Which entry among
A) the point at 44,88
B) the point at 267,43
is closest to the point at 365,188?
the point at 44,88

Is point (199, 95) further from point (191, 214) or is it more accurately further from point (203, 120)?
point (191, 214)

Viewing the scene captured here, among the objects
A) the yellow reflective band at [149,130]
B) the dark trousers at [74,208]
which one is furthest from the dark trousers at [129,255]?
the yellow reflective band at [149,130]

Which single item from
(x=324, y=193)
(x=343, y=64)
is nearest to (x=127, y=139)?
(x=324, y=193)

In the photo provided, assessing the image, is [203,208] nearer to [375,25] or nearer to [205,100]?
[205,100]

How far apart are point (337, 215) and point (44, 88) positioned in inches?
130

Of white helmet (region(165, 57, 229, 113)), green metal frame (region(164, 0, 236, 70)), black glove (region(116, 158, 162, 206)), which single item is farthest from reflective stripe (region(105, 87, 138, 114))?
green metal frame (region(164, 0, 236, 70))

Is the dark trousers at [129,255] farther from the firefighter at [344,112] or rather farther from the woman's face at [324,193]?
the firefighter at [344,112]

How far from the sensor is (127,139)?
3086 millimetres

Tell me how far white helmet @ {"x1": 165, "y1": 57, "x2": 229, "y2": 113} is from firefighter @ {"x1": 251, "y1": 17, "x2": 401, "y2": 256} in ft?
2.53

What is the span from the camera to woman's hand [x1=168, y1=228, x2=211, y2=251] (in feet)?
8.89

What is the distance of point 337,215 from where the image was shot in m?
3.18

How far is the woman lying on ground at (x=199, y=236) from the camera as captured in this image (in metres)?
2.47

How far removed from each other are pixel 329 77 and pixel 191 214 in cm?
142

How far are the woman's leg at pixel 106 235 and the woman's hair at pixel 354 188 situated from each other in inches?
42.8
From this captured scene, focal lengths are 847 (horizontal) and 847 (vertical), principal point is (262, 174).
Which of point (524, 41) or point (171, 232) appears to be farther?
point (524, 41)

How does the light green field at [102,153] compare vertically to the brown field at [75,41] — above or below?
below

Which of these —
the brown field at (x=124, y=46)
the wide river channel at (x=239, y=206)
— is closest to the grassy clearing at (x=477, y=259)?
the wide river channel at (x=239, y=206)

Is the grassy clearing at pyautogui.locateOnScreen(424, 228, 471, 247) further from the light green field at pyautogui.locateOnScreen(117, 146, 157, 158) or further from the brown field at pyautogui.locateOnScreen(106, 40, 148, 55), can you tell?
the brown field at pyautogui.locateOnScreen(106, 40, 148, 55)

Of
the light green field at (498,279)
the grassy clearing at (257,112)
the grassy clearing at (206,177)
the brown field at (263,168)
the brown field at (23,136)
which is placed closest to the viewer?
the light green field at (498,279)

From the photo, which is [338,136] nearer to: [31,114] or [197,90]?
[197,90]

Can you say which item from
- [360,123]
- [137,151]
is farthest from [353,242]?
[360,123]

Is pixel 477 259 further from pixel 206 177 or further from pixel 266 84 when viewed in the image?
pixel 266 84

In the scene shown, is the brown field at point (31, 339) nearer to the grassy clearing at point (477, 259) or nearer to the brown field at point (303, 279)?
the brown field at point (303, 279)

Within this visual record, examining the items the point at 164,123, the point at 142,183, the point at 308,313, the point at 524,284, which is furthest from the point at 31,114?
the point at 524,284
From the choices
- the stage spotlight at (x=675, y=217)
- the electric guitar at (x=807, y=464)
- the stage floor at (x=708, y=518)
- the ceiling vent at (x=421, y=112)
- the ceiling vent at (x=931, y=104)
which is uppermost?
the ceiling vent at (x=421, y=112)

** Task objective **
Update these lines so that "dark trousers" reads "black pants" everywhere, leaving everything else unchanged.

** Written response **
Which entry among
A) the point at 44,88
B) the point at 267,43
is closest to the point at 365,188?
the point at 44,88

Is point (199, 95) further from point (191, 214) or is it more accurately further from point (203, 120)?
point (191, 214)

Viewing the scene captured here, among the objects
A) the yellow reflective band at [149,130]
B) the black pants at [74,208]
which one is furthest from the black pants at [129,255]?
the yellow reflective band at [149,130]

Which single item from
(x=324, y=193)
(x=343, y=64)
is nearest to (x=127, y=139)?
(x=324, y=193)

In the photo provided, assessing the image, is [203,208] nearer to [375,25] or nearer to [205,100]?
[205,100]

How far apart are point (337, 215) and point (44, 88) positioned in inches?
130

Of white helmet (region(165, 57, 229, 113)), green metal frame (region(164, 0, 236, 70)), black glove (region(116, 158, 162, 206)), which single item is farthest from reflective stripe (region(105, 87, 138, 114))?
green metal frame (region(164, 0, 236, 70))

Is the black pants at [129,255] farther from the firefighter at [344,112] or rather farther from the woman's face at [324,193]?
the firefighter at [344,112]

How far from the sensor is (127,139)?
3086 millimetres

Tell me how far white helmet @ {"x1": 165, "y1": 57, "x2": 229, "y2": 113} is from firefighter @ {"x1": 251, "y1": 17, "x2": 401, "y2": 256} in ft?
2.53

What is the span from the camera to woman's hand [x1=168, y1=228, x2=211, y2=251] (in feet)?
8.89

What is the distance of point 337,215 from where the image was shot in m?
3.18

How far is the woman lying on ground at (x=199, y=236) from the camera as captured in this image (in metres)?
2.47

How far removed from each other are pixel 329 77 and pixel 191 214 in cm?
142

How far are the woman's leg at pixel 106 235 and the woman's hair at pixel 354 188 situated from each other in inches?
42.8
From this captured scene, focal lengths are 847 (horizontal) and 847 (vertical), principal point is (262, 174).
Which of point (524, 41) or point (171, 232) appears to be farther?
point (524, 41)

How does the light green field at [102,153] compare vertically to the brown field at [75,41] — above or below?
below

Which of these —
the brown field at (x=124, y=46)
the wide river channel at (x=239, y=206)
— is closest to the grassy clearing at (x=477, y=259)?
the wide river channel at (x=239, y=206)

Is the grassy clearing at pyautogui.locateOnScreen(424, 228, 471, 247) further from the light green field at pyautogui.locateOnScreen(117, 146, 157, 158) or further from the brown field at pyautogui.locateOnScreen(106, 40, 148, 55), can you tell?
the brown field at pyautogui.locateOnScreen(106, 40, 148, 55)

Of
the light green field at (498,279)
the grassy clearing at (257,112)
the grassy clearing at (206,177)
the brown field at (263,168)
the brown field at (23,136)
which is placed closest to the viewer?
the light green field at (498,279)

From the photo, which is [338,136] nearer to: [31,114] or [197,90]?
[197,90]

Can you say which item from
- [360,123]
- [137,151]
is farthest from [353,242]?
[360,123]

Is pixel 477 259 further from pixel 206 177 or further from pixel 266 84 when viewed in the image?
pixel 266 84

In the scene shown, is the brown field at point (31, 339) nearer to the grassy clearing at point (477, 259) or nearer to the brown field at point (303, 279)?
the brown field at point (303, 279)

Within this visual record, examining the items the point at 164,123, the point at 142,183, the point at 308,313, the point at 524,284, which is furthest from the point at 31,114?
the point at 524,284
From the choices
- the stage spotlight at (x=675, y=217)
- the electric guitar at (x=807, y=464)
- the stage floor at (x=708, y=518)
- the ceiling vent at (x=421, y=112)
- the ceiling vent at (x=931, y=104)
which is uppermost?
the ceiling vent at (x=421, y=112)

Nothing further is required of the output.